Aynen bu da öyledir." dedi.

Bakan Ergün, Anayasa Mahkemesi'nin demokratik yapısının, HSYK'nın demokratik yapısının, askeri yargı mekanizmalarının yapısının, özgürlük alanlarının genişlemesinin şu partinin bu partinin meselesi değil, bütün toplumun meselesi olduğunu dile getirdi. Ergün, bunların Türkiye'nin ekonomik istikrarı ve gelişmesiyle de çok yakından ilgili konular olduğunu belirtti.

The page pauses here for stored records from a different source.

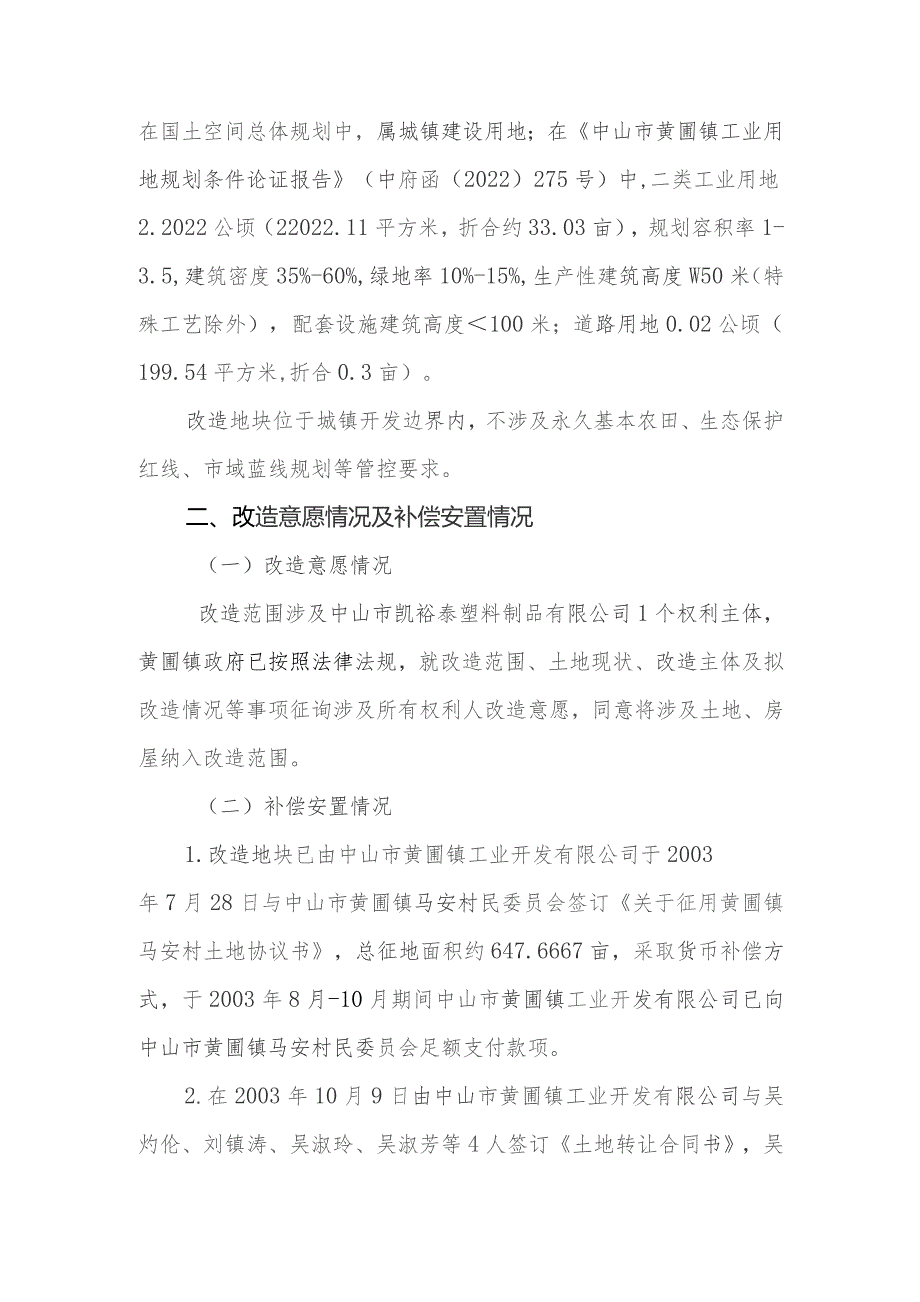 在国土空间总体规划中，属城镇建设用地；在《中山市黄圃镇工业用地规划条件论证报告》（中府函（2022）275号）中，二类工业用地2.2022公顷（22022.11平方米，折合约33.03亩），规划容积率1-3.5，建筑密度35%-60%，绿地率10%-15%，生产性建筑高度W50米（特殊工艺除外），配套设施建筑高度＜100米；道路用地0.02公顷（199.54平方米，折合0.3亩）。

改造地块位于城镇开发边界内，不涉及永久基本农田、生态保护红线、市域蓝线规划等管控要求。

二、改造意愿情况及补偿安置情况

（一）改造意愿情况

改造范围涉及中山市凯裕泰塑料制品有限公司1个权利主体，黄圃镇政府已按照法律法规，就改造范围、土地现状、改造主体及拟改造情况等事项征询涉及所有权利人改造意愿，同意将涉及土地、房屋纳入改造范围。

（二）补偿安置情况

1.改造地块已由中山市黄圃镇工业开发有限公司于2003年7月28日与中山市黄圃镇马安村民委员会签订《关于征用黄圃镇马安村土地协议书》，总征地面积约647.6667亩，采取货币补偿方式，于2003年8月-10月期间中山市黄圃镇工业开发有限公司已向中山市黄圃镇马安村民委员会足额支付款项。

2.在2003年10月9日由中山市黄圃镇工业开发有限公司与吴灼伦、刘镇涛、吴淑玲、吴淑芳等4人签订《土地转让合同书》，吴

'Bu işin içinde aş var mı iş var mı?' diye sorulduğunu söyleyen Bakan Ergün, "Bu işin içinde aş var iş var. Bütün iller teşvik bekliyorlar. Bedava arsa olsun, vergi indirimi olsun, KDV düşürülsün. İstihdam vergileri düşürülsün, mümkünse her şey bedava olsun teşvik olsun diye şeklinde talepler var. Bu teşviklerin hepsi önemli ve değerli. Ama en büyük teşvik siyasi istikrar ve güven ortamıdır. En büyük teşvik ülkenin iyi bir demokratik seviyeye ulaşmasıdır. İyi bir hukuk devletinin inşa edilmesidir, ülkede hak ve özgürlükler alanının geniş olmasıdır. En büyük teşvik budur. Bütün her şey bedava olsa bile ekonomik gelişmeler açısından bundan daha büyük etki meydana getiremez. Çünkü yatırımcıyı motive eden ciddi unsurlardan biri budur. Yerli veya yabancı bütün yatırımları, sermaye hareketlerini ciddi anlamda etkileyecek altyapı oluşacaktır." diye sözlerini tamamladı.